In the context of quantum entanglement, we want to find a set of ‘‘allowed’’ operations that can be performed on the multipartite quantum system. Motivated both by realistic physical process and our goal to identify the nature of quantum entanglement under restricted quantum and classical operations that are distinguished by the operation range, we introduce the idea of ‘‘local operations and classical communication’’ (LOCC).
As the name suggests, LOCC consists of 2 parts: local (quantum) operations and classical communication. It could be a multi-round process, where the local operations and classical communication are performed once each round. WLoG, we assume that A communicates to B.
For the first part, we simplify the scope of ‘‘local’’ operations to quantum operations performed on a single part of the multipartite quantum system. They can be pure (unitary evolution) or mixed (quantum measurement). They can be in general written in the form:
\[\rho \rightarrow \sum_{i} (M^A_{i}\otimes M^B_{i} \otimes...\otimes M^{A_k}_{i}) \rho (M^A_{i}\otimes M^B_{i} \otimes...\otimes M^{A_k}_{i})^{\dagger},\]where $A, B, …, A_i$ labels the parts of the physical system.
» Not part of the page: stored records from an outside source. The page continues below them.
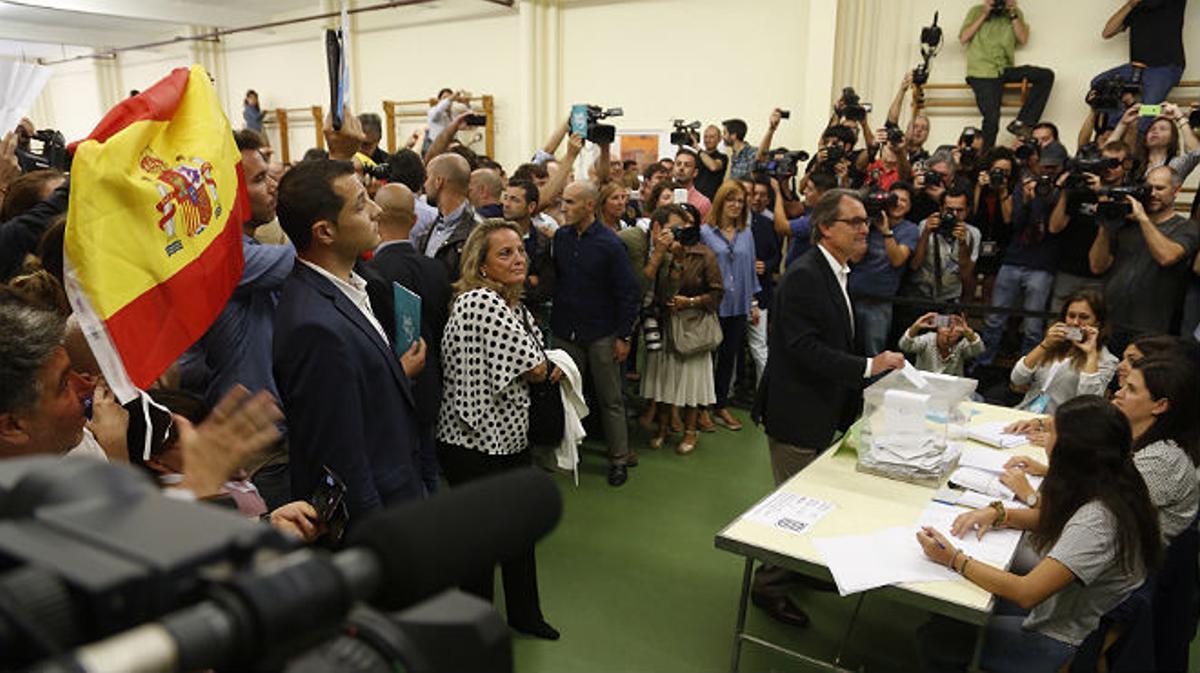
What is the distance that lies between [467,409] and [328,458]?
0.79 metres

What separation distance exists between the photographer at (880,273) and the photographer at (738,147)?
224 cm

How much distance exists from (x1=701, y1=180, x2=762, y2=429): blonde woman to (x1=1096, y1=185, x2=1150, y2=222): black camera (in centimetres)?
189

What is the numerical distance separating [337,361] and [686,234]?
275cm

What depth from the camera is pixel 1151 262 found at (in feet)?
13.5

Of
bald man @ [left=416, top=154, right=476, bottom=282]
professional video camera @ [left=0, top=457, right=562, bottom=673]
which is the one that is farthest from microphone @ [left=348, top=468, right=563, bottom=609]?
bald man @ [left=416, top=154, right=476, bottom=282]

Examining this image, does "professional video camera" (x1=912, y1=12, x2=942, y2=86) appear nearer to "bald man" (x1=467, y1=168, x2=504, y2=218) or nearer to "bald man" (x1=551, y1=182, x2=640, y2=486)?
"bald man" (x1=551, y1=182, x2=640, y2=486)

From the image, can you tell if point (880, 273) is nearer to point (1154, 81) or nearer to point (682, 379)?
point (682, 379)

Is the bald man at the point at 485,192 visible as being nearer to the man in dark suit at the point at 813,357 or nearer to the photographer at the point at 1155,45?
the man in dark suit at the point at 813,357

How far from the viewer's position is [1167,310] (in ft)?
13.6

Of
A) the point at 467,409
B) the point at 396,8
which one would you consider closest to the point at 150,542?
the point at 467,409

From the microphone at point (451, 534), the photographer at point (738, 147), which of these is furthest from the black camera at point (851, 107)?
the microphone at point (451, 534)

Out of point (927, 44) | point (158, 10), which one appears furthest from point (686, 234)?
point (158, 10)

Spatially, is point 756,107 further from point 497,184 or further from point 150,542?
point 150,542

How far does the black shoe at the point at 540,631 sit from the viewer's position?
264cm
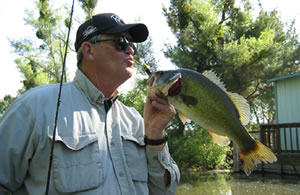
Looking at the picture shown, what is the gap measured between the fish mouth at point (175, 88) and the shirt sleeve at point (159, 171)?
1.66 ft

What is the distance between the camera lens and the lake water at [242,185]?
30.9 feet

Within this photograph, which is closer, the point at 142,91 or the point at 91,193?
the point at 91,193

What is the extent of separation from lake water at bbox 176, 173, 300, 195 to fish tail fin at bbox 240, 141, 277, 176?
26.2 ft

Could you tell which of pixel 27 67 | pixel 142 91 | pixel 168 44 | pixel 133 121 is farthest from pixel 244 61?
pixel 27 67

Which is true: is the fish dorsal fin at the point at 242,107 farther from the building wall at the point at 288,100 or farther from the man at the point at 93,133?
the building wall at the point at 288,100

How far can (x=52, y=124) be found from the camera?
189 cm

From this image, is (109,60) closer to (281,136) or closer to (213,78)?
(213,78)

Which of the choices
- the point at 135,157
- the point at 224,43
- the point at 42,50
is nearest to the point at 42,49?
the point at 42,50

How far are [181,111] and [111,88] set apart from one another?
67 centimetres

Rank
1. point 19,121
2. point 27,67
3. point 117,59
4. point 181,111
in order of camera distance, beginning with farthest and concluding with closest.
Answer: point 27,67
point 117,59
point 181,111
point 19,121

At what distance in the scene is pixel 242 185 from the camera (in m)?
10.7

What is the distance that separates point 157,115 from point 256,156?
0.82 metres

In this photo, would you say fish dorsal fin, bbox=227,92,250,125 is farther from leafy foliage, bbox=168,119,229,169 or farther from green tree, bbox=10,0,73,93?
green tree, bbox=10,0,73,93

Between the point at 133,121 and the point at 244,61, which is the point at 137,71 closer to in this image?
the point at 244,61
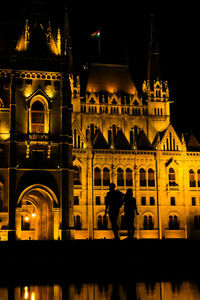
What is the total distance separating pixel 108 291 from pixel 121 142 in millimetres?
54603

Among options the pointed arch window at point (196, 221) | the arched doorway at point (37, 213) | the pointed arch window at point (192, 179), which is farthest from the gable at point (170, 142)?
the arched doorway at point (37, 213)

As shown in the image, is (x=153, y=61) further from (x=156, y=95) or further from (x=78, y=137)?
(x=78, y=137)

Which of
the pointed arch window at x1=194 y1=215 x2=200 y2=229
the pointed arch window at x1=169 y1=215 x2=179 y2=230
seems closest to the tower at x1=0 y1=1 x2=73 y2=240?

While the quantum operations cannot exceed distance limitation, the classical communication is the method to exchange information between the different parts of the quantum system. However, this doesn’t give much modification on the form of outcome of the quantum state, since the communication from e.g. A to B only conditions the quantum operation on B probabilistically. The form of total operation (only consider A and B) is:
\[\rho \rightarrow \rho'_A = \sum_i M^A_{i} \rho (M^A_{i})^{\dagger} \rightarrow \sum_{j} M^B_{j} (\rho'_A) \rho'_A (M^B_{j} (\rho'_A))^{\dagger},\]and this reduces to the same form as above:
\[\rho \rightarrow \sum_{ij} (M^B_{j,i} \otimes M^A_{i}) \rho [(M^A_{i})^{\dagger} \otimes (M^B_{j,i})^{\dagger}].\]